25 APRILE: UNA GIORNATA A MEMORIA DELLA LIBERAZIONE

Lo riesco ad immaginare. Me lo figuro magro, slanciato, biondino. Oppure un ragazzone ben piantato dalla barba lunga. Potrebbe chiamarsi Alfredo, Armando, Giovanni, Paolo o Luca. Potrebbe avere intorno ai vent’anni, gli anni della gioventù, gli anni in cui tutti noi, oggi, siamo abituati ad immaginarci un futuro, un lavoro, una famiglia.

Lui, invece, chiunque sia, sta chiuso, in una celletta buia, con un foglio di carta ed una penna per scrivere quella che sarà la sua ultima lettera.

“Cari mamma e papà, cari tutti, devo dirvi addio. Non piangetemi, sono sereno.”

Poche righe per lasciare al mondo il segno di un coraggio e di un valore che sta a noi, oggi, onorare.

Alfredo, Armando, Giovanni, Paolo, o qualunque sia il suo nome, è stato condannato a morte: “Mi hanno condannato” – scrive – “solo perché sono partigiano”.

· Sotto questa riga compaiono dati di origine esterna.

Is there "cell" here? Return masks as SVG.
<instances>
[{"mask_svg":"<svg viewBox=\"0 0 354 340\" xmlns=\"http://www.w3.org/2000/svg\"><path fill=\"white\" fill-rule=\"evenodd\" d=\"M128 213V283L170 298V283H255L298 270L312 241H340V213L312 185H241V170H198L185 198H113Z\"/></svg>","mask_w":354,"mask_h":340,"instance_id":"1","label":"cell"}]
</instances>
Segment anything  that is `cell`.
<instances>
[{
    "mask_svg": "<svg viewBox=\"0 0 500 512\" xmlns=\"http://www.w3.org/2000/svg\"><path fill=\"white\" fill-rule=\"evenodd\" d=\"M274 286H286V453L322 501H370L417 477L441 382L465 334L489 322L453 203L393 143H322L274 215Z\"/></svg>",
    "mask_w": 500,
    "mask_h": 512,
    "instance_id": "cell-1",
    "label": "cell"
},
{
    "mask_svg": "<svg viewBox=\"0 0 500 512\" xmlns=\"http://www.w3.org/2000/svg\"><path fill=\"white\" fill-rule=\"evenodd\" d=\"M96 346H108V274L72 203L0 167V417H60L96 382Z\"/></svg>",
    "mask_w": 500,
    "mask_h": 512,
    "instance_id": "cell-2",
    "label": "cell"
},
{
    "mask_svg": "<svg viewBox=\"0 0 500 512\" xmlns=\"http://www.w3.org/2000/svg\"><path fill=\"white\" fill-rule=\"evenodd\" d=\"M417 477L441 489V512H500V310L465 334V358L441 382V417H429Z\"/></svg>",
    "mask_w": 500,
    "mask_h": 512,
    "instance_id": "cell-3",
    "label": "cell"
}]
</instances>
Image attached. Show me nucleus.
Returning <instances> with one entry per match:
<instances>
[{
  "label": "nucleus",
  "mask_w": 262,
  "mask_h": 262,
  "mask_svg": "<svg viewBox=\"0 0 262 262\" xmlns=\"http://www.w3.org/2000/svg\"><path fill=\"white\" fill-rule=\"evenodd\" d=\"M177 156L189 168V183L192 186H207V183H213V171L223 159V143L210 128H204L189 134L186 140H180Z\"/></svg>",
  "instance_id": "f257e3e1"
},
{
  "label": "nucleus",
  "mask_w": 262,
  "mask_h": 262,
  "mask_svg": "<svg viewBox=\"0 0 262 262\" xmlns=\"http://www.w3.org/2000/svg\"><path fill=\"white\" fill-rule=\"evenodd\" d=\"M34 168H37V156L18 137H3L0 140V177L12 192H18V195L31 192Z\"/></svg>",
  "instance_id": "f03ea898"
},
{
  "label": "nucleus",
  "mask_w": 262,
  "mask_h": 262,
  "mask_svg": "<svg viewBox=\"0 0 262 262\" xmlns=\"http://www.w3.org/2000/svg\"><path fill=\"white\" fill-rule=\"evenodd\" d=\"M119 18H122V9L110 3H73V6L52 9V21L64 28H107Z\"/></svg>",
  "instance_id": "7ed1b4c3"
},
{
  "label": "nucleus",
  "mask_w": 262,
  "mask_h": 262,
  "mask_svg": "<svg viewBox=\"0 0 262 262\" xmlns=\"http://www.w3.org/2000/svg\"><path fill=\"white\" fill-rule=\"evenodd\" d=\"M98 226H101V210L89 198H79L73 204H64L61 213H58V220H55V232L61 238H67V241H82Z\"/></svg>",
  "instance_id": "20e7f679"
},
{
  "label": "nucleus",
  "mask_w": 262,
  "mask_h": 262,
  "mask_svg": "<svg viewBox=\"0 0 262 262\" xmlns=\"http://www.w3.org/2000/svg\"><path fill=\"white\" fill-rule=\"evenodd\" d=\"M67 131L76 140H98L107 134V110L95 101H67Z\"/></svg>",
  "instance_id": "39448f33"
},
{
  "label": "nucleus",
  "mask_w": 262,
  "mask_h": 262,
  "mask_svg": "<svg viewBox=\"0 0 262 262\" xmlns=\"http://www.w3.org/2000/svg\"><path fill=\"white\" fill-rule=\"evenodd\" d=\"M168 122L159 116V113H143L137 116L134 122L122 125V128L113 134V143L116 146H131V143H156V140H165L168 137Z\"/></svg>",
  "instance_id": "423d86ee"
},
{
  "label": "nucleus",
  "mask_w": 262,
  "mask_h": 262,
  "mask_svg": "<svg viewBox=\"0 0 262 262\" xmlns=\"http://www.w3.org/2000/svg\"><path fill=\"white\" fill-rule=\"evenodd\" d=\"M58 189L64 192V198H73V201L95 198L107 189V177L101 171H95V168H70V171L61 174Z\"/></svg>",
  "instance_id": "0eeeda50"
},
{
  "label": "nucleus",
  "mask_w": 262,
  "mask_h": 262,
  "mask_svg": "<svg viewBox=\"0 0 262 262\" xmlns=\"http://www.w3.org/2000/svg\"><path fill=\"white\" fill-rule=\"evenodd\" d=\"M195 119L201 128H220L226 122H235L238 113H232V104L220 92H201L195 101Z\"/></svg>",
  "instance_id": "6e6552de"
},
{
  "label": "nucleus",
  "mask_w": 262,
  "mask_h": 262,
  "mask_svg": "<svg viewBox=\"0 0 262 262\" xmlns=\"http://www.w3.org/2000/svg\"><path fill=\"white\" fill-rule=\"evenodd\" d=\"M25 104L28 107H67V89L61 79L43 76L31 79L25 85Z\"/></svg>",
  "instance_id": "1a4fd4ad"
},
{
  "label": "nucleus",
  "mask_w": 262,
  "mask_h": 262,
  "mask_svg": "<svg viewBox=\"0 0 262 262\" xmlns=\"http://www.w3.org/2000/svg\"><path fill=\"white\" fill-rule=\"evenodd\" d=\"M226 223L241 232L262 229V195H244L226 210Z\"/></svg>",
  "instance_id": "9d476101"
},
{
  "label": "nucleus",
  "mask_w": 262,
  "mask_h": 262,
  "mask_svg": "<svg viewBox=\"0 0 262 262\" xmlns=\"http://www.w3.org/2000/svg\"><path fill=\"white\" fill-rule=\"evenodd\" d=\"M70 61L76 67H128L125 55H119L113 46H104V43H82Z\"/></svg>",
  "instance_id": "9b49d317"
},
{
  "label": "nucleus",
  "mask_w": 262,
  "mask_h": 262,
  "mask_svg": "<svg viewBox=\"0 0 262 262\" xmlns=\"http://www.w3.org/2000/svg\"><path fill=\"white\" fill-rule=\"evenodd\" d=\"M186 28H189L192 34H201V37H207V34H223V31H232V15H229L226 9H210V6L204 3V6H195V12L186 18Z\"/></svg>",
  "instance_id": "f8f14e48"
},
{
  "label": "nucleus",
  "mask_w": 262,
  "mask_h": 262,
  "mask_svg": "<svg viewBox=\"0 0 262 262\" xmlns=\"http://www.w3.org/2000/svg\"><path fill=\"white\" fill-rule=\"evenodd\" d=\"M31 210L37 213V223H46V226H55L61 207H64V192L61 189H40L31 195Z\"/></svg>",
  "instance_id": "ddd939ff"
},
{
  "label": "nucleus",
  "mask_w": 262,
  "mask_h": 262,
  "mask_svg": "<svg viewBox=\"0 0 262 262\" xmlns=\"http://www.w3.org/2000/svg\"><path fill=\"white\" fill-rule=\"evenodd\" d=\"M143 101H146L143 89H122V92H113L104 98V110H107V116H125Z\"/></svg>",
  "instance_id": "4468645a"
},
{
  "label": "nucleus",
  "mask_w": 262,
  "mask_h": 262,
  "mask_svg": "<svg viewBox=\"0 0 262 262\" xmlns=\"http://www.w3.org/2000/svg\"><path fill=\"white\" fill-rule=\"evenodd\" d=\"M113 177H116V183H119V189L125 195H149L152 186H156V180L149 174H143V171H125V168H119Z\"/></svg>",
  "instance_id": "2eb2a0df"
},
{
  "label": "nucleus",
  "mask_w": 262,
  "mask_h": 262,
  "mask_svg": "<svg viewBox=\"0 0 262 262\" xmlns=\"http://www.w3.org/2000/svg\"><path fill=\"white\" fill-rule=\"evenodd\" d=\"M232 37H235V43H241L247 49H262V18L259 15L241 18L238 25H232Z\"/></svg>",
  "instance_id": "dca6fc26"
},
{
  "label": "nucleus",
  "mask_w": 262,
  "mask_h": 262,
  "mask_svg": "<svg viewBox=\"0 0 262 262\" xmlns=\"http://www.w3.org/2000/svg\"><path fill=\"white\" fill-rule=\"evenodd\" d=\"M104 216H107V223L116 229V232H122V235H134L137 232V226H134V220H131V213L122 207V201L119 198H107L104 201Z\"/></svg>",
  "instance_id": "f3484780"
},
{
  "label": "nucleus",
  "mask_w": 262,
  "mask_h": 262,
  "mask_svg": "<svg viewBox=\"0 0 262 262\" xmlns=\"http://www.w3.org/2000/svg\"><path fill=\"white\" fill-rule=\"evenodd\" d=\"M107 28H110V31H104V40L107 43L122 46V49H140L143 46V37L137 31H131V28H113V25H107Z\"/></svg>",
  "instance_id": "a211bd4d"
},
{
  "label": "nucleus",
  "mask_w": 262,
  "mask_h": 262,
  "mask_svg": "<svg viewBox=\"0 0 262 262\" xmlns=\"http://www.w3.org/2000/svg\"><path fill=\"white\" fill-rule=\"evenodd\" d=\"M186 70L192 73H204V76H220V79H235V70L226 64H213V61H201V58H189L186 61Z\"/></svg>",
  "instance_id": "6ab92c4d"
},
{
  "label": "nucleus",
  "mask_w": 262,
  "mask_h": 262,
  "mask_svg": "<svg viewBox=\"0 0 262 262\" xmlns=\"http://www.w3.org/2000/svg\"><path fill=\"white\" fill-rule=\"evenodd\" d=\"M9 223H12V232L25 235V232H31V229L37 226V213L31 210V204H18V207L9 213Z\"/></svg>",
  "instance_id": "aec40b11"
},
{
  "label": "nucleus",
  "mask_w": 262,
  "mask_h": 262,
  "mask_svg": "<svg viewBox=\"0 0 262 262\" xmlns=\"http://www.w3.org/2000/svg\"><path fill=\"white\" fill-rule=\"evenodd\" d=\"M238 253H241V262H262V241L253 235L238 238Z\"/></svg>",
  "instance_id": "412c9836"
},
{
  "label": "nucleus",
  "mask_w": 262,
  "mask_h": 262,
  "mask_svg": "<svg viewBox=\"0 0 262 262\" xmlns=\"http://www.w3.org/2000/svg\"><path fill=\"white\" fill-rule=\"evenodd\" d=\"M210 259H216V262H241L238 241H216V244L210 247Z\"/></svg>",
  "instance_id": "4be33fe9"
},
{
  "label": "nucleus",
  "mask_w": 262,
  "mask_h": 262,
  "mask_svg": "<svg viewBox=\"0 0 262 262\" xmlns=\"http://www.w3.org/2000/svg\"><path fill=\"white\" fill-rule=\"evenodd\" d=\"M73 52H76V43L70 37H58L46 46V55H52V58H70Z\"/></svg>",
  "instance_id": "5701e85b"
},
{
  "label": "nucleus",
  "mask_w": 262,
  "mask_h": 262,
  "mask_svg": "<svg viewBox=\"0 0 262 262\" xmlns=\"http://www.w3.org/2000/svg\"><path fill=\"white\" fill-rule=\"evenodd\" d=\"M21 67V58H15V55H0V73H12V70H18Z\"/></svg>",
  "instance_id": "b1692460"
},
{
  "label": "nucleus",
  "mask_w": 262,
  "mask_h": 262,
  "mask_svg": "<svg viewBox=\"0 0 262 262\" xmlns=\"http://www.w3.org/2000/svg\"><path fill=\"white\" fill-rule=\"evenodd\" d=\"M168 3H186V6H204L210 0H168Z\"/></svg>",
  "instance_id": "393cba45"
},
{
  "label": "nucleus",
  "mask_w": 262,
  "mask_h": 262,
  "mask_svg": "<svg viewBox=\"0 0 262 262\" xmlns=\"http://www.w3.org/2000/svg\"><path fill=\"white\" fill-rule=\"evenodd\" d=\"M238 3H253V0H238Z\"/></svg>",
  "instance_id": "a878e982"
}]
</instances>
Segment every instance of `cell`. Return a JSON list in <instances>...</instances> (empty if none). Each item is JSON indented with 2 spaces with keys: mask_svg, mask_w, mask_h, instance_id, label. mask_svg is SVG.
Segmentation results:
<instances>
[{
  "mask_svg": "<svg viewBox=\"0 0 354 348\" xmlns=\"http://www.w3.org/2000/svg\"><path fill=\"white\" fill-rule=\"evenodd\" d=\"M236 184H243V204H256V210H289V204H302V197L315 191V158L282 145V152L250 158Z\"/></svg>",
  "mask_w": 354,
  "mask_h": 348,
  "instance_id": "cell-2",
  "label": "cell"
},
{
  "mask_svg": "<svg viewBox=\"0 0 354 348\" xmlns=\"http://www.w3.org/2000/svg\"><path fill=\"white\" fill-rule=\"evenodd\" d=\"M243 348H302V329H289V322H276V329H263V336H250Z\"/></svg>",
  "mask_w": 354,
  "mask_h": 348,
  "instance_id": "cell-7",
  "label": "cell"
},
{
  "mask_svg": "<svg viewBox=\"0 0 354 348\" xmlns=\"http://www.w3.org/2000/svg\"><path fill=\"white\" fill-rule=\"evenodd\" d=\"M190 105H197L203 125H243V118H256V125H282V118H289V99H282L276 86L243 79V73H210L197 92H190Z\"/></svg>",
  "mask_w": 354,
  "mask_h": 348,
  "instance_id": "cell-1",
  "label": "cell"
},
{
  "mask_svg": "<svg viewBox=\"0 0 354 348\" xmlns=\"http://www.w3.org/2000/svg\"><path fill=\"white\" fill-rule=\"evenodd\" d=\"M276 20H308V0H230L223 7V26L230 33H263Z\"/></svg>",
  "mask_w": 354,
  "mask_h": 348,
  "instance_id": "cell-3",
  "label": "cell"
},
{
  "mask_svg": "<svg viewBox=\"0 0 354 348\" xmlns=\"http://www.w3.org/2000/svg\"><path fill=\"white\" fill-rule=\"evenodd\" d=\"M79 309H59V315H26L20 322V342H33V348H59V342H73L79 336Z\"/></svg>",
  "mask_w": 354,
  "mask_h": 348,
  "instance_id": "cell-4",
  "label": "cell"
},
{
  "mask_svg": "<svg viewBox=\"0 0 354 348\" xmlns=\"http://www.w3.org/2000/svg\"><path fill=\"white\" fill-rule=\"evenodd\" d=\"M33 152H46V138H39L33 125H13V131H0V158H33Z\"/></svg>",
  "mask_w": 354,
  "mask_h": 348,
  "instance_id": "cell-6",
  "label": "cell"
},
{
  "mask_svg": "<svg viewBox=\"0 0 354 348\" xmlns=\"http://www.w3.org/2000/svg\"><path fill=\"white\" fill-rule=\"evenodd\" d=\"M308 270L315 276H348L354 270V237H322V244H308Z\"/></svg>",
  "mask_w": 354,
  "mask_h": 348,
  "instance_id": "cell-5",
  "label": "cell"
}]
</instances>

I partigiani – lo dice la parola stessa – sono coloro che, durante l’occupazione nazi-fascista dell’Italia – scelsero da che parte stare: combatterono, resistettero, morirono per l’ideale di un Paese libero, democratico, civile.

Sta racchiuso tutto qui il senso della giornata che ogni anno, simbolicamente il venticinquesimo giorno di aprile, celebriamo a memoria della “liberazione”, proprio nell’anniversario di quel giorno in cui scattò, in Italia, l’ordine di resa per quei territori ancora occupati e, a valore ancor più suggestivo, in Germania, l’esercito statunitense e i relativi alleati, fecero irruzione nel campo di concentramento di Buchenwald.

Non è difficile immaginare che quel giovanotto, autore di una lettera d’addio, non abbia visto quella giornata del 1945 né tanto meno le giornate successive a cui, quasi distrattamente, ognuno di noi, di anno in anno, dedica l’emozione di un tricolore sui social network o di una parata sotto casa.

Mi sento, quindi, a questo punto, in dovere di non dare più spazio all’immaginazione, ma di rendere onore alla realtà che è stata e, senza la quale, non saremmo ciò che siamo: scelgo, tra le tante, una lettera che, oltre alla mia immaginazione, ha fatto parte della nostra storia.

“Carissimi genitori, parenti e amici tutti, devo comunicarvi una brutta notizia. Io e Candido, tutt’e due, siamo stati condannati a morte. Fatevi coraggio, noi siamo innocenti. Ci hanno condannati solo perché siamo partigiani. Io sono sempre vicino a voi.

Dopo tante vitacce, in montagna, dover morir così…

Ma, in Paradiso, sarò vicino a mio fratello, con la nonna, e pregherò per tutti voi.

Vi sarò sempre vicino, vicino a te, caro papà, vicino a te, mammina.

Vado alla morte tranquillo assistito dal Cappellano delle Carceri che, a momenti, deve portarmi la Comunione. Andate poi da lui, vi dirà dove mi avranno seppellito.

Pregate per me. Vi chiedo perdono, se vi ho dato dei dispiaceri.

Dietro il quadro della Madonna, nella mia stanza, troverete un po’ di denaro. Prendetelo e fate dire una Messa per me. La mia roba datela ai poveri del paese. Salutatemi il Parroco ed il Teologo, e dite loro che preghino per me. Voi fatevi coraggio. Non mettetevi in pena per me.

Sono in Cielo e pregherò per voi. Termino con mandarvi tanti baci e tanti auguri di buon Natale.

Io lo passerò in Cielo. Arrivederci in Paradiso.

Vostro figlio Armando”

Armando non è più un frutto della mia fantasia, Armando Amprino, invece, era ed è parte della realtà: un giovane di diciannove anni che ha scelto di sacrificare il suo futuro per il nostro domani, il suo impegno per i nostri ideali.

Torno, dunque, alla realtà e penso a me quando avevo diciannove anni, penso ai tanti che hanno oggi diciannove anni. Come sono?! Come eravamo?! Semplicemente giovani con la voglia di vivere, sognare, pensare ad un futuro.

Armando, invece, ha fatto una scelta di Amore e libertà; ed è morto, ammazzato, fucilato, solo contro un muro, nel freddo dicembre del 1944.

E, se vogliamo, proprio oggi che viviamo nuovi tempi di incertezza e nuove minacce di guerra, dare un senso a ciò che è stato e a ciò che ogni giorno viviamo, dobbiamo, tutti, sentire il dovere di continuare a sognare, anche per lui e, soprattutto, grazie a lui e ai tanti, come lui, che ci hanno regalato la libertà, la civiltà, la dignità.